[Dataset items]
- - -

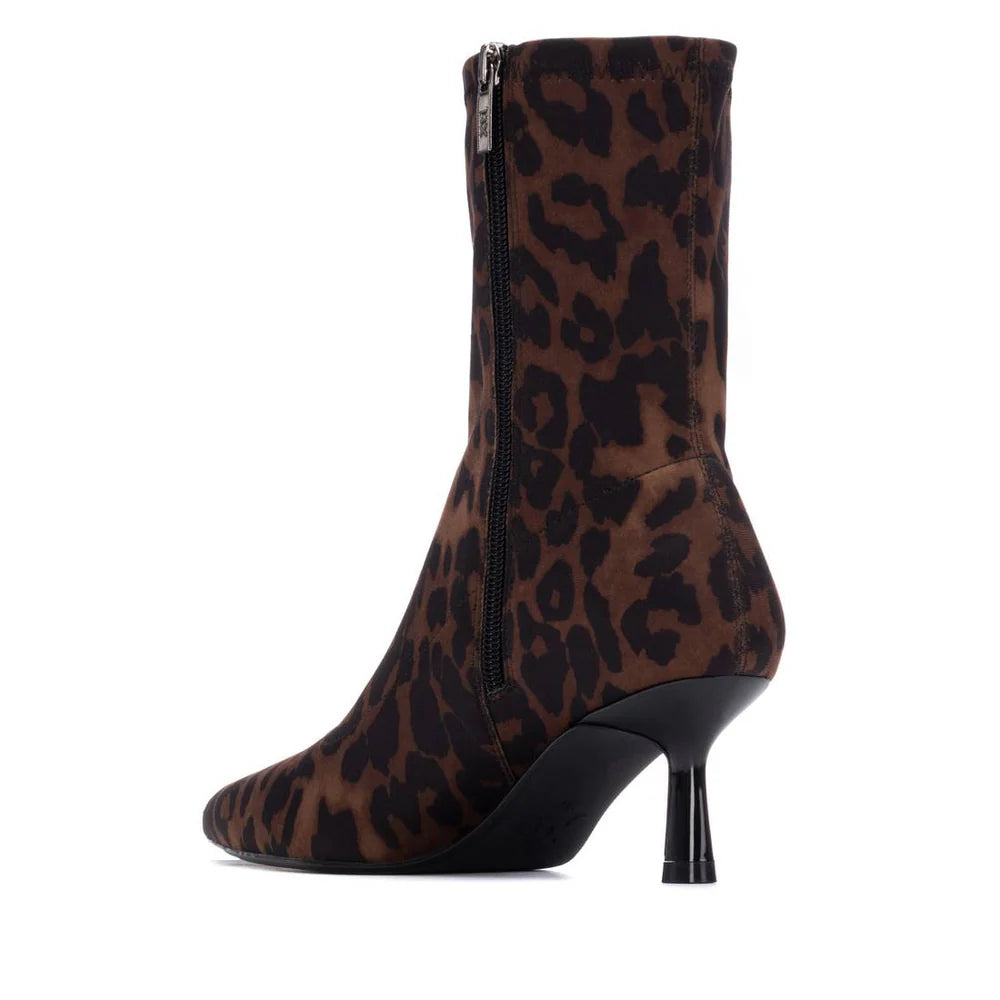 XTI Ladies Leopard Print Kitten Heel Ankle Boot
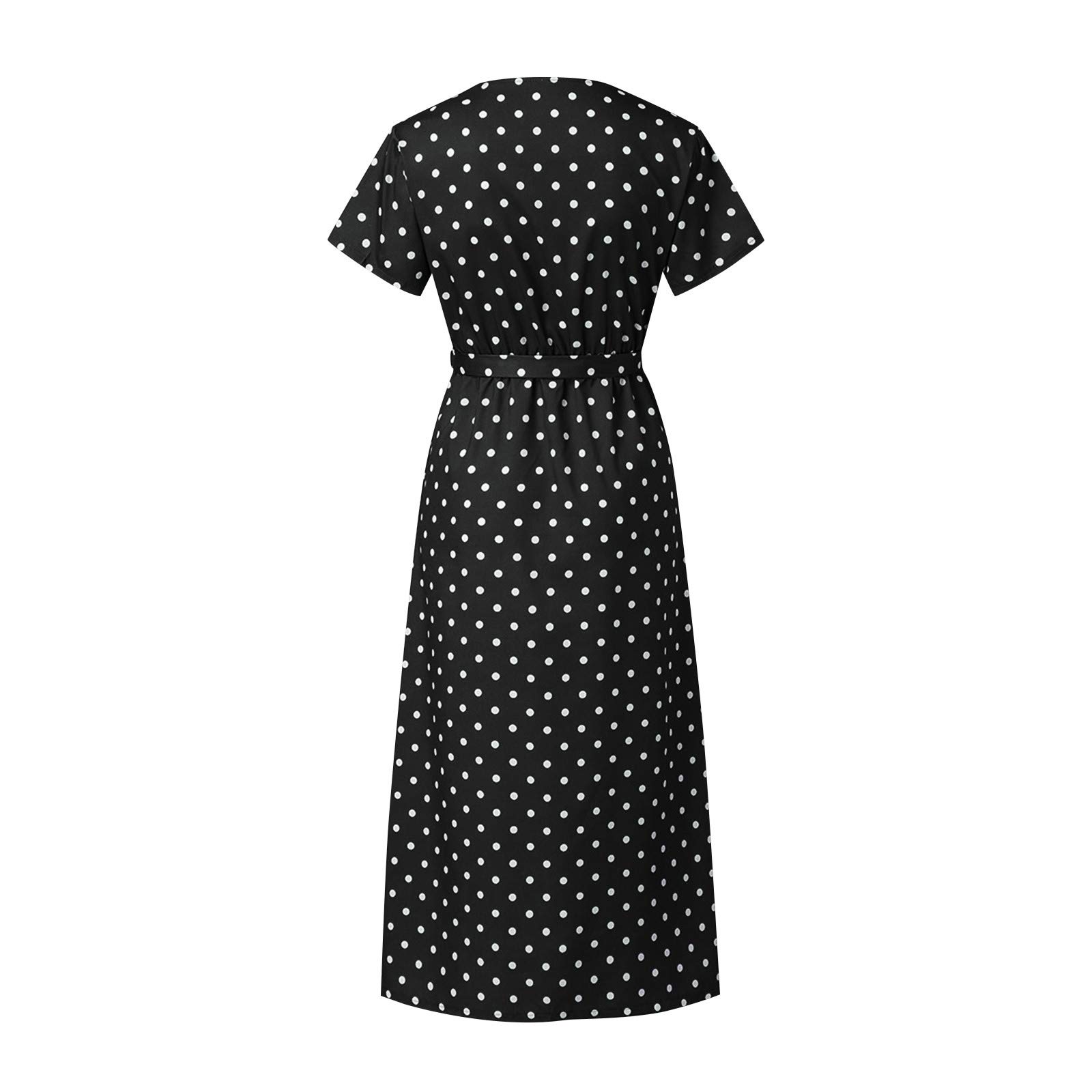 Women's Polka Dot Print V-Neck Short Sleeve Midi Sundress with Side Slit - Perfect for Summer Outings, Beach Vacations, and Casual Date Nights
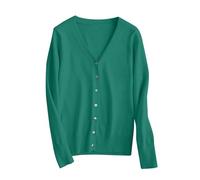 LZPCarra Cardigan col en V pour femme - Court - Avec boutons - Manteau élégant - Cardigan à manches longues - Tricot fin - Couleur unie - Pull décontracté - Cardigan élégant - Cardigan fin pour femme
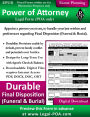 Durable Power of Attorney for Final Disposition - POA Version: Legal Form ( POA Only )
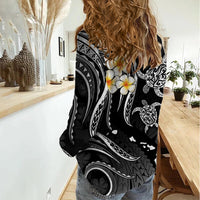 Polynesian Hawaii Women Casual Shirt Lanai Islands with Pacific Plumeria White Vibe - Wonder Print Shop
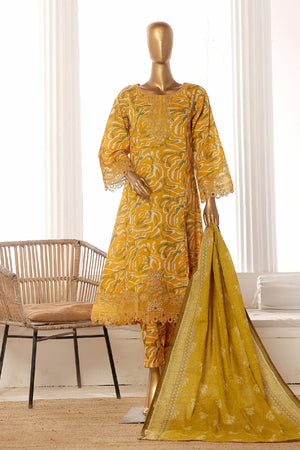 Bin Saeed Stitched 3 Piece Exclusive Lawn Frock Vol-01 Collection-SM-1476-Yellow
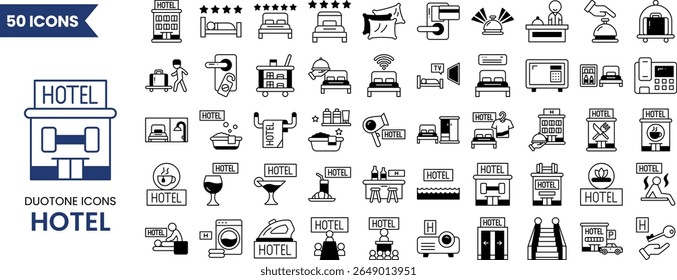 Hotel icon set in duotone style. Vector illustration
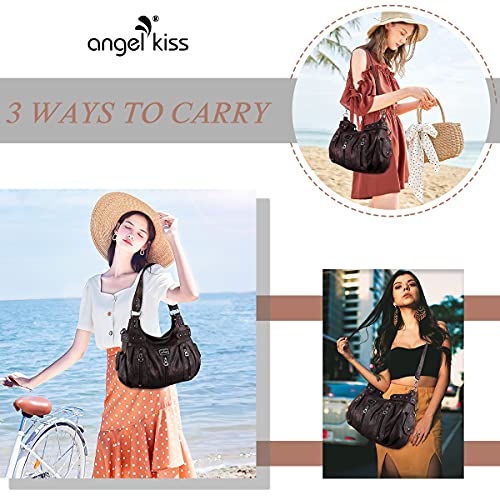 Image of Angel Kiss Large Purses and Handbags for Women Washed Faux Leather Crossbody Hobo Satchel Shoulder Handbag Tote Purse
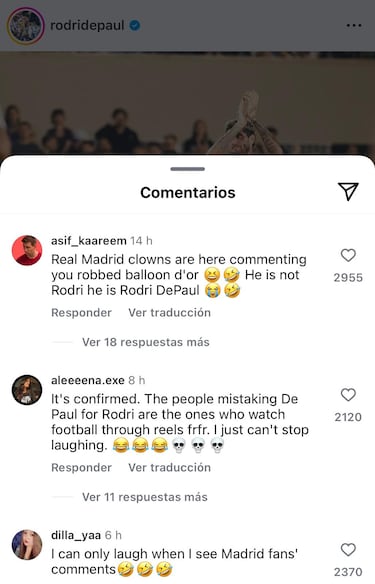 Fans de Vinicius insultan por el Balón de Oro en redes a Rodri...go de Paul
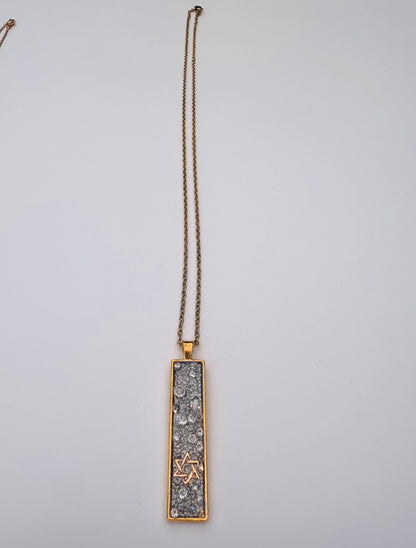Semi Precious Stone Star Of David Gold Necklace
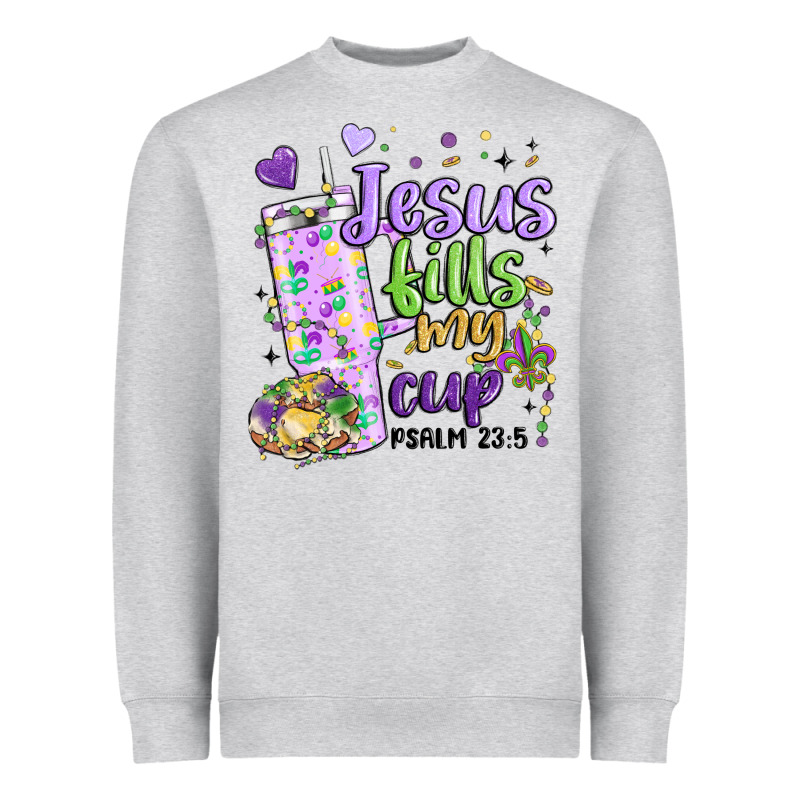 Mardi Gras Jesus Fills My Cup Heavyweight Sweatshirt by MaliasSmallBusiness | Teevron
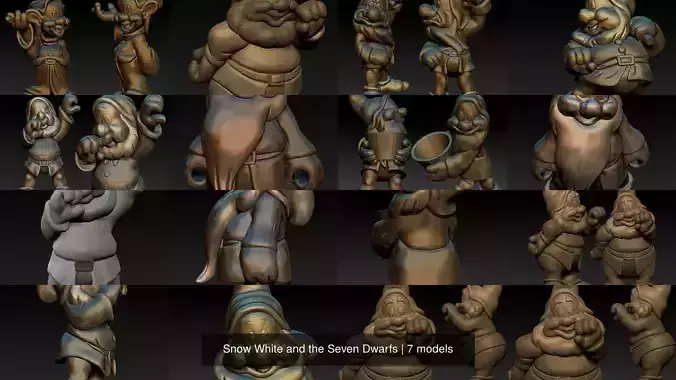 Snow White and the Seven Dwarfs 3D Model Collection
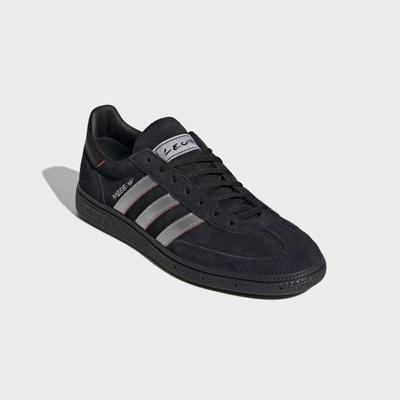 Sneaker ADIDAS PERFORMANCE "HANDBALL SPEZIAL MESSI", Herren, Gr. 47, core schwarz, silber metallic, pure ruby, Leder, Schuhe Sneaker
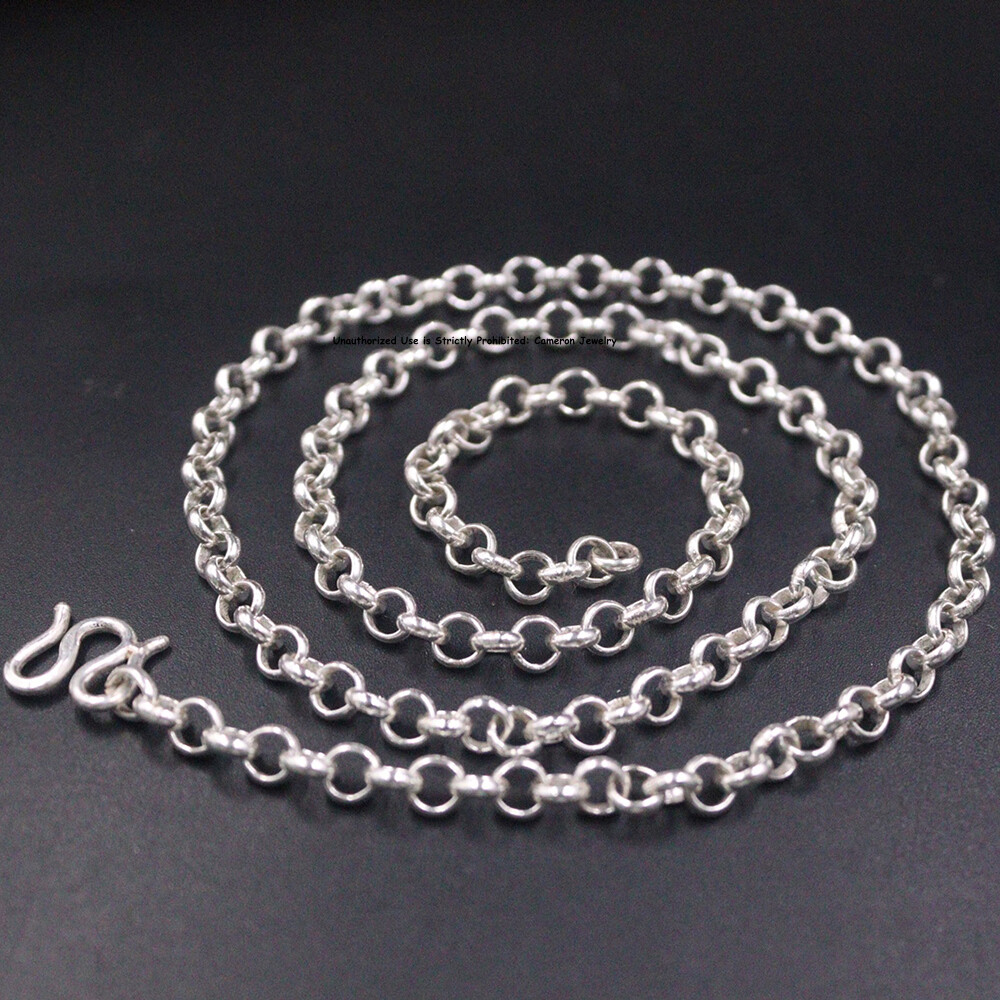 Pure S999 Fine Silver 999 Necklace 4.5mm Round Cable Link Chain 16-17g 19.6inch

- - -

- [Work order] Repeat the lines above exactly, beginning with the one containing "Hotel icon set" and finishing with the one containing "Mardi Gras Jesus". No pictures belong in the copy.

- [Output below]
 Hotel icon set in duotone style. Vector illustration
 Image of Angel Kiss Large Purses and Handbags for Women Washed Faux Leather Crossbody Hobo Satchel Shoulder Handbag Tote Purse
 Fans de Vinicius insultan por el Balón de Oro en redes a Rodri...go de Paul
Semi Precious Stone Star Of David Gold Necklace
 Mardi Gras Jesus Fills My Cup Heavyweight Sweatshirt by MaliasSmallBusiness | Teevron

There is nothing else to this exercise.